47. A method according to claim 46, wherein the first nucleic acid molecule of the dimeric probe is provided hybridized to the second nucleic acid molecule of the dimeric probe.

48. A method according to claim 46, wherein the first nucleic acid molecule and the second nucleic acid molecule are provided separately.

49. A method according to any one of claims 46 to 48, wherein the second nucleic acid molecule is a circular nucleic acid molecule comprising at least one copy of a sequence that is the reverse complement of the target nucleic acid sequence and at least one copy of a sequence that is the reverse complement of a detection sequence.

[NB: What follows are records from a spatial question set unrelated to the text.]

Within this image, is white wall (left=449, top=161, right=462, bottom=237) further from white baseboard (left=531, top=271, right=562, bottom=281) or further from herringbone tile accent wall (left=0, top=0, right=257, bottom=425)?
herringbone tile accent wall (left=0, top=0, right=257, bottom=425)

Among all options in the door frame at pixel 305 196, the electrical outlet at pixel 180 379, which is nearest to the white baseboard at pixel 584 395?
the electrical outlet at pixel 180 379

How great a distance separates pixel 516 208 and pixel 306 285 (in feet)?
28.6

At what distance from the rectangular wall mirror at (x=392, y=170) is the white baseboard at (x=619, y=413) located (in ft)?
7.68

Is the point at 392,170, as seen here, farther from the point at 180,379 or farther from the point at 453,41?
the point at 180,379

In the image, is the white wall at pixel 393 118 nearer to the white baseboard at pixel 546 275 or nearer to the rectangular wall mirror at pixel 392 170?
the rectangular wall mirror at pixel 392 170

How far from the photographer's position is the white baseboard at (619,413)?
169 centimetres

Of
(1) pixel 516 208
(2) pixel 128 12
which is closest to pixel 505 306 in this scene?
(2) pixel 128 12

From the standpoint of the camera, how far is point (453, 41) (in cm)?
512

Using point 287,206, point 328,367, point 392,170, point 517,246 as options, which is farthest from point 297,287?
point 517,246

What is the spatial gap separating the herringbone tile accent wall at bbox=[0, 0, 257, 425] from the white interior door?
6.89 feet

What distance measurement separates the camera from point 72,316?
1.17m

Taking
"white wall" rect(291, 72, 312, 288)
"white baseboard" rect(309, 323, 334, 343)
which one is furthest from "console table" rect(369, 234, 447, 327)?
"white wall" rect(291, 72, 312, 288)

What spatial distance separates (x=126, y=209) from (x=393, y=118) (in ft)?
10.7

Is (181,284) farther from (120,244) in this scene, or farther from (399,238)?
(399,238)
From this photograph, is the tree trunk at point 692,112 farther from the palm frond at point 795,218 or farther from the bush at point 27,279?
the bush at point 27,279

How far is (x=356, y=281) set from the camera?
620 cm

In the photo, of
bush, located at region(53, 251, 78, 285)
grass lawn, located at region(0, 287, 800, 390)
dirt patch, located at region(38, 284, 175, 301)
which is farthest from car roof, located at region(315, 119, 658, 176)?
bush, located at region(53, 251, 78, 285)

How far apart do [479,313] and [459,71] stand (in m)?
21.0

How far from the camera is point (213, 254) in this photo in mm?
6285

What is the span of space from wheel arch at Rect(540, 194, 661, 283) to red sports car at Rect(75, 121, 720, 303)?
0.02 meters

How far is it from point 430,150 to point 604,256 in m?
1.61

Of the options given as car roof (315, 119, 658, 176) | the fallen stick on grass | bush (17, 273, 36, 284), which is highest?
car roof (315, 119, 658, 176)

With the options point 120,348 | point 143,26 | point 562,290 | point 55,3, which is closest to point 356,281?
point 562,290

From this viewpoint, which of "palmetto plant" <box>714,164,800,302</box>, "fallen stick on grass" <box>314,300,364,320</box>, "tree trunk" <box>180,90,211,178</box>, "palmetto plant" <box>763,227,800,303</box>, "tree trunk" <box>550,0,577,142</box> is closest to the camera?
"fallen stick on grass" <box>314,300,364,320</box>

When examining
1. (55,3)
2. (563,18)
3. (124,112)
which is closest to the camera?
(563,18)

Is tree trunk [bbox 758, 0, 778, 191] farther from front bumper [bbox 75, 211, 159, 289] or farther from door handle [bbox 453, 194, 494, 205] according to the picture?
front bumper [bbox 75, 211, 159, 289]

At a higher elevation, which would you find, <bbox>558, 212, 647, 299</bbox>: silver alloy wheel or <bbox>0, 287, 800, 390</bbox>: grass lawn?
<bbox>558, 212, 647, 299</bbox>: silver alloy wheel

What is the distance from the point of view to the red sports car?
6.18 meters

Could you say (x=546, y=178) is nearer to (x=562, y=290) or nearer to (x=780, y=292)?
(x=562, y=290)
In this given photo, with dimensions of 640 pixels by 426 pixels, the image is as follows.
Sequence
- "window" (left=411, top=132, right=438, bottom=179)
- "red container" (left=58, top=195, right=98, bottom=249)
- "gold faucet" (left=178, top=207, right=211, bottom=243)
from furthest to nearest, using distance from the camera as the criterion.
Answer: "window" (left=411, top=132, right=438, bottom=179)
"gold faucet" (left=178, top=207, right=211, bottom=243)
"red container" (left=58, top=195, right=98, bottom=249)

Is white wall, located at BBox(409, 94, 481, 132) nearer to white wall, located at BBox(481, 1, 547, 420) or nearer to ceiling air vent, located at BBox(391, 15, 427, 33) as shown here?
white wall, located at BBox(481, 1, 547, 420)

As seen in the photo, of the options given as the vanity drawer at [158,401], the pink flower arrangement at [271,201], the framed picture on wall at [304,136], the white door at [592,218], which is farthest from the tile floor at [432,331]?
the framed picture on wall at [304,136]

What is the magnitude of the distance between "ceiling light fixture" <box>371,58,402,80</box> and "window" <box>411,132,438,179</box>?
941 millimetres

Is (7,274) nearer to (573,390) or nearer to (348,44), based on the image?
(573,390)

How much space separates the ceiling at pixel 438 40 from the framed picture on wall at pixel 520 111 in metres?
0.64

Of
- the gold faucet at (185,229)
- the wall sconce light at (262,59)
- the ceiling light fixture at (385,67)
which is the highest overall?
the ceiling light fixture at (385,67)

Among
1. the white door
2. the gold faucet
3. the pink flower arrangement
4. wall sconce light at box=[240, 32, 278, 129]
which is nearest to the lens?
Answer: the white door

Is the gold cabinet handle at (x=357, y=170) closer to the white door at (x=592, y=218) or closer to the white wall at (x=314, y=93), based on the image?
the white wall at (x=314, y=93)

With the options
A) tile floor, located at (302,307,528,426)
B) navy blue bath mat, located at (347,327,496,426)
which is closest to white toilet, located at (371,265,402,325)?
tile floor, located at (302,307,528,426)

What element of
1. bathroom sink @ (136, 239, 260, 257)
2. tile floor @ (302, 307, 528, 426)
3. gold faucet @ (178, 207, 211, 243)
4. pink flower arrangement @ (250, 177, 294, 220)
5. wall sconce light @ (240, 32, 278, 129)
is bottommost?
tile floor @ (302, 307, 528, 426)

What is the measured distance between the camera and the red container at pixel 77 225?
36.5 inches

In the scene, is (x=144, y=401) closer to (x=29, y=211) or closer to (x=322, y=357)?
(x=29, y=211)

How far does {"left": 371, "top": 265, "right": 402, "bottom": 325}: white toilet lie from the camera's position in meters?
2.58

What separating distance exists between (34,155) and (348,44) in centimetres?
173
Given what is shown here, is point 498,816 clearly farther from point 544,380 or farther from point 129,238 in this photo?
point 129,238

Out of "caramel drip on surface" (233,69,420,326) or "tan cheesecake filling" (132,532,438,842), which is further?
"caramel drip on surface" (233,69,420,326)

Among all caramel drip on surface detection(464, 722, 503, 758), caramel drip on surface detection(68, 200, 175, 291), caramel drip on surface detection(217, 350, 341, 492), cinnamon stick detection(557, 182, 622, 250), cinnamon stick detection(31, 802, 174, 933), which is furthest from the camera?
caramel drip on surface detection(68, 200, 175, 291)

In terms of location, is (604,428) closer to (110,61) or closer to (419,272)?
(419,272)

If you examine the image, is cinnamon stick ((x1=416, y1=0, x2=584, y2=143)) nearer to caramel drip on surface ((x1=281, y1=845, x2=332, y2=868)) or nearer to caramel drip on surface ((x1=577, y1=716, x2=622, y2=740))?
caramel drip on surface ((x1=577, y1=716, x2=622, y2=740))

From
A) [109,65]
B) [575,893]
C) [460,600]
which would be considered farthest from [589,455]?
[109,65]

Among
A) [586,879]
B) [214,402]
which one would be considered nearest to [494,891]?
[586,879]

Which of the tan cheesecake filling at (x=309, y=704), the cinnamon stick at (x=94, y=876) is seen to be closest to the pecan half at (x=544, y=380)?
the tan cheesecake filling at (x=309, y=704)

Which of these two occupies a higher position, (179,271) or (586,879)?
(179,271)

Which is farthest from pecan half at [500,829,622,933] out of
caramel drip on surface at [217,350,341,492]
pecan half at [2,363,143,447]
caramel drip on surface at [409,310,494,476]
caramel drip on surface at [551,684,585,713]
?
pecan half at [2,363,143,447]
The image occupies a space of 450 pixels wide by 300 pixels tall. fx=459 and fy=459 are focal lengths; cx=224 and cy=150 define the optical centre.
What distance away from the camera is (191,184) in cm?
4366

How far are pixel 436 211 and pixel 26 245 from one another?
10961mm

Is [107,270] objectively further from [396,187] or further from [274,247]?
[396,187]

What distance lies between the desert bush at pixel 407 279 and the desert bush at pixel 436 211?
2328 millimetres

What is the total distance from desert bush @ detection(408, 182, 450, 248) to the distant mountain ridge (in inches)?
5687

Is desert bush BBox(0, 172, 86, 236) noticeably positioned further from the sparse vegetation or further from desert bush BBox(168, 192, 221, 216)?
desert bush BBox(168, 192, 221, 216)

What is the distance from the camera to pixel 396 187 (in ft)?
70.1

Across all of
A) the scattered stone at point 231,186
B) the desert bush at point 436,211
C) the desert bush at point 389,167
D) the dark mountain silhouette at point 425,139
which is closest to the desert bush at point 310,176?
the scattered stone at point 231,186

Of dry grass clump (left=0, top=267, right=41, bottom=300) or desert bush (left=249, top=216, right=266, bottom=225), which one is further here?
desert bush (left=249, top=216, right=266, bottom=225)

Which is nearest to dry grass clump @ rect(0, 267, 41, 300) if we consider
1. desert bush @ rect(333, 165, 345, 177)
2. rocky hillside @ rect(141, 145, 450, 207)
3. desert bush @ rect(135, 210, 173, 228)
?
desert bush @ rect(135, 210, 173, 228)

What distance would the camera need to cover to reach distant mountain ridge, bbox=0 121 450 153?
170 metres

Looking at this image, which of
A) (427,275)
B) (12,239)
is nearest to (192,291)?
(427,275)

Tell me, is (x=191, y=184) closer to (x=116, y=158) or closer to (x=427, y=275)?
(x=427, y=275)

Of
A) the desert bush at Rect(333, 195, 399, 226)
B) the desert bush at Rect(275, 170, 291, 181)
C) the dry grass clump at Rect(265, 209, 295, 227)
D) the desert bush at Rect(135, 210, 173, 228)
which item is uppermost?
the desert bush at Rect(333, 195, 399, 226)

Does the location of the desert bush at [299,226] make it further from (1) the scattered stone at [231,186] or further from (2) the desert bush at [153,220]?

50. A method according to any one of claims 46 to 48, wherein the second nucleic acid molecule is a linear nucleic acid molecule comprising at least one copy of a sequence that is the reverse complement of the target nucleic acid sequence.

51. A method according to any one of claims 46 to 50, wherein the method comprises the additional step of contacting the sample with a second nuclease to cleave or degrade the second nucleic acid molecule bound to its reverse complement.

52. A composition containing a probe according to any one of claims 11 to 31, 33, or 41 to 45, together with one or more additives, buffers, excipients, or stabilisers.

53. A composition according to claim 52 additionally containing one or more of the group comprising: a nuclease; an exonuclease; a polymerase having strand displacement activity; a compound, co-factor or co-enzyme to activate or augment the activity of the nuclease; a compound, co-factor or co-enzyme to activate or augment the activity of the exonuclease; or a substrate, compound, co-factor or co-enzyme to activate or augment the activity of the polymerase.

54. A kit for detecting target nucleic acid in a sample, said kit comprising a quantity of a probe according to any one of claims 11 to 31, 33, or 41 to 45, a quantity of a nuclease, and a quantity of a strand-separating activity, together with instructions for contacting the probe, the nuclease, and the strand-separating activity with the sample.

55. A kit according to claim 54, wherein the kit additionally comprises a detection probe.

56. A kit according to claim 55 wherein the detection probe is da single stranded RNA probe comprising a fluorophore, a quencher and a detection sequence binding domain.